Lá pelas tantas de Elao filmaço de Spike Jonze que levou o Oscar de roteiro original, Theodore (Joaquin Phoenix) conta que às vezes tem a sensação de que já experimentou todos os sentimentos possíveis e nunca mais vai provar algo novo outra vez, a não ser versões “menores” – ou reedições mal-acabadas e desatualizadas, diria Brás Cubas – das emoções que ele sentiu um dia. 

A fala é bonita, poética – como cada fotograma do longa, aliás – e pode sugerir que o passado de Theo foi abarrotado de altas aventuras, daquelas impossíveis de ser superadas até pelo Seu Indiana. Ainda assim, ou por isso mesmo, achei-a extraordinariamente triste, em especial considerando que saíra do coração de um sujeito que aparentemente beirava os quarenta anos e, portanto, talvez não tivesse chegado nem à metade da vida.
 
Confesso que deixei o cinema aliviado – meus eletros ainda não deram sinais tão graves de melancolia.

Não sei se porque minha biografia foi até agora indigna de adaptação cinematográfica ou mesmo de um Globo repórter, e eu ache que o melhor está por vir; não sei se porque meus neurônios, débis e loides demais, continuam acreditando em pasárgadas, wonderlands e afins; não sei se porque meu sistema operacional, guardadas as (in)devidas proporções, funciona meio que à Samantha, o aplicativo por quem Theo se apaixona e cujo desejo de aprender – e amar – só aumenta com o tempo.

O fato é que enxergo – ou quero enxergar, o que é a mesma coisa – uma rua cheia de surpresas a cada esquina. Nem todas serão boas, mas aí a gente lembra o Roberto (“se chorei ou se sorri”) e vida que segue. Sinal verde para ela; para os planos de ainda saborear muitos e todos os anos, meses, dias, minutos, segundos que couberem no meu disco rígido, mesmo sabendo que a pele e outros gadgets não estarão tão rígidos assim quando eu apagar a centésima velinha. 
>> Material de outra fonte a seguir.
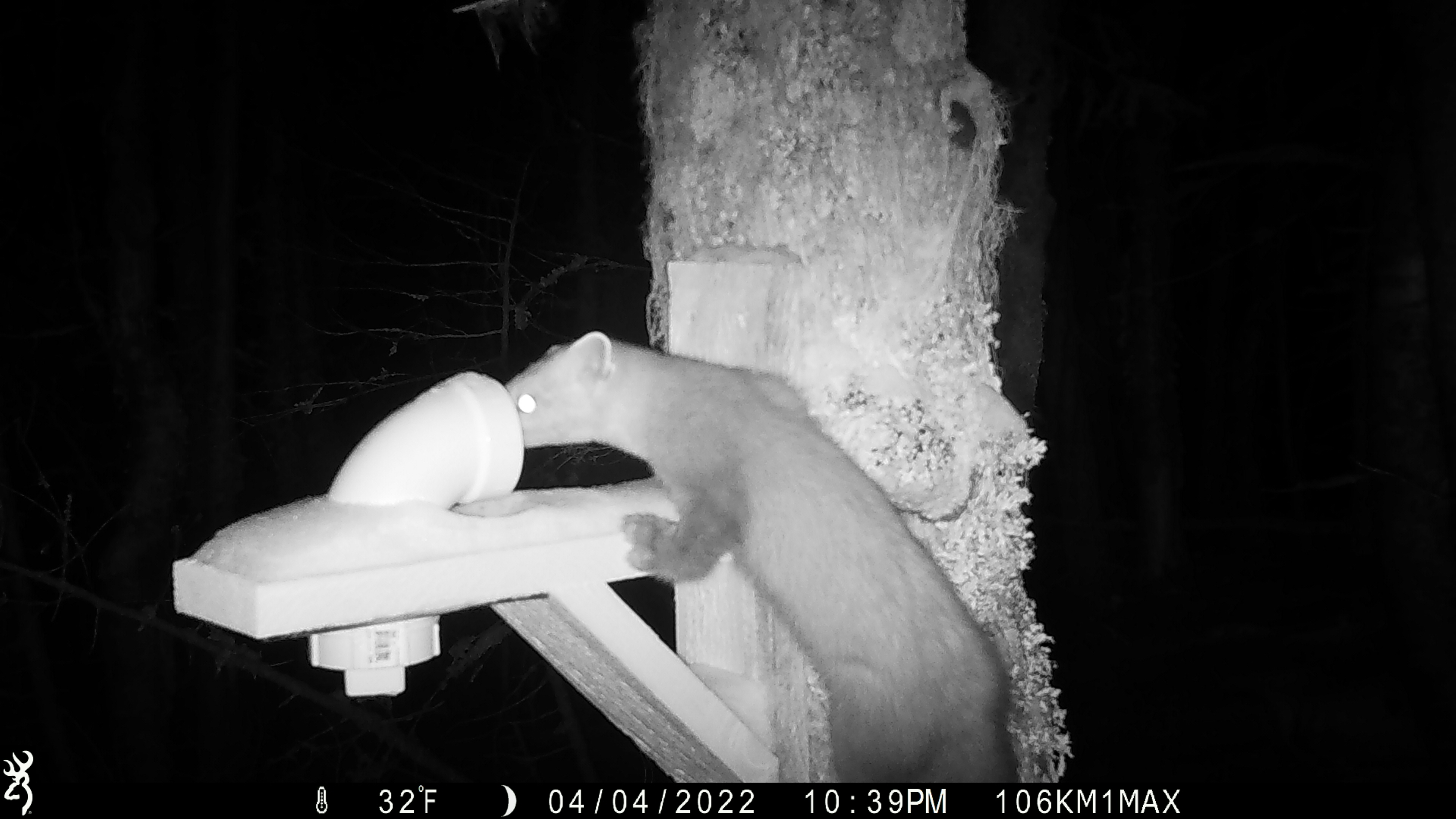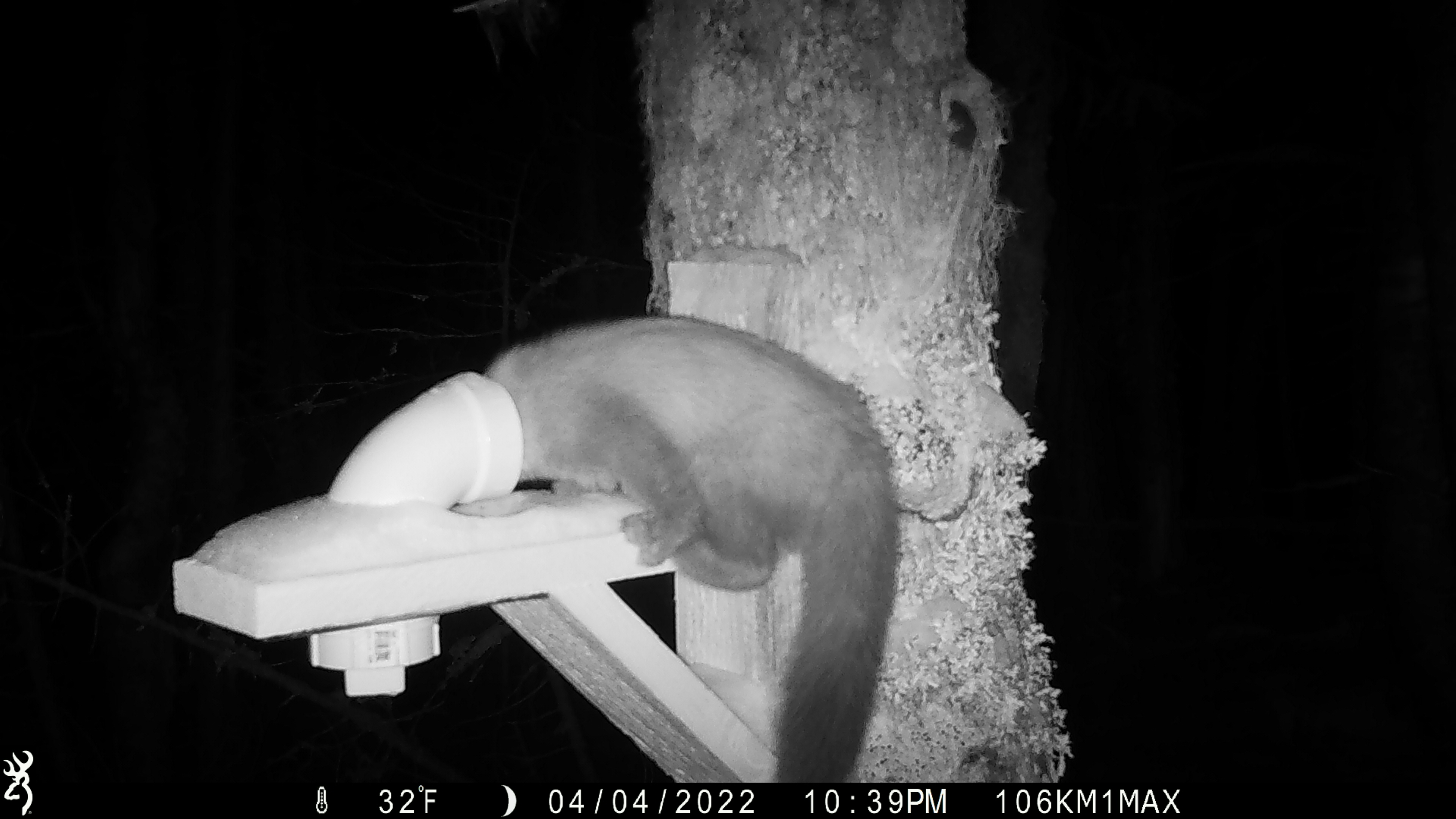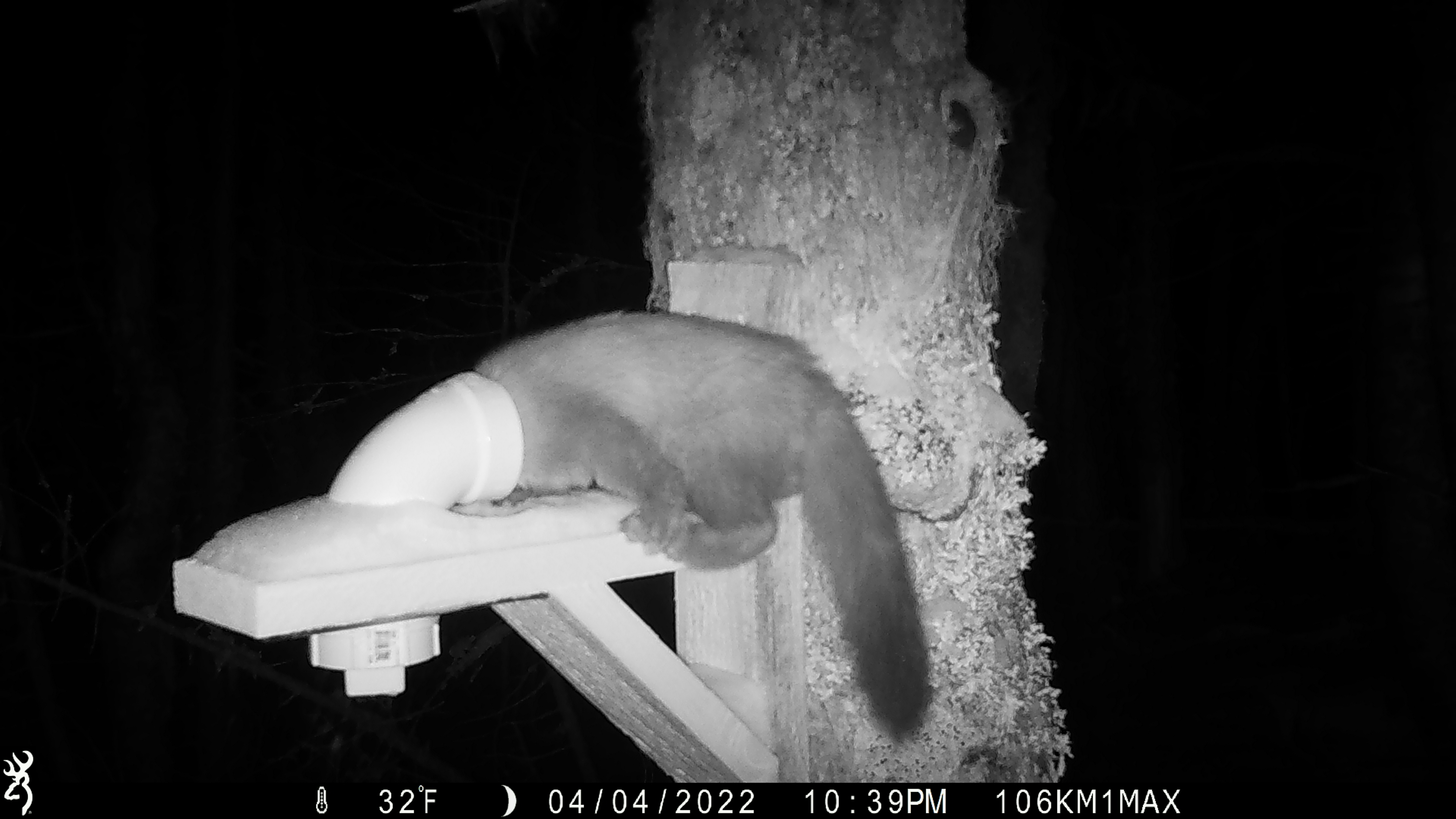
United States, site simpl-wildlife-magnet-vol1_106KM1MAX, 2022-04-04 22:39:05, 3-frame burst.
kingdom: Animalia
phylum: Chordata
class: Mammalia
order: Carnivora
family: Mustelidae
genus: Martes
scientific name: Martes americana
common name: american marten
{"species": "american marten (Martes americana)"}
Ainda tenho que sobrevoar o Vale do Loire num balão; tirolesar sobre um lago em Gales; parar o trânsito da Abbey Road; “esquiar” (pode caprichar nas aspas) em Bariloche; caribear e mediterranear nem que seja na terceira classe; brincar de esconde-esconde num castelo que me assombre em francês ou inglês; renovar meus votos de fé nos extraterrestres em Machu Picchu; visitar a comunidade hobbit na Nova Zelândia.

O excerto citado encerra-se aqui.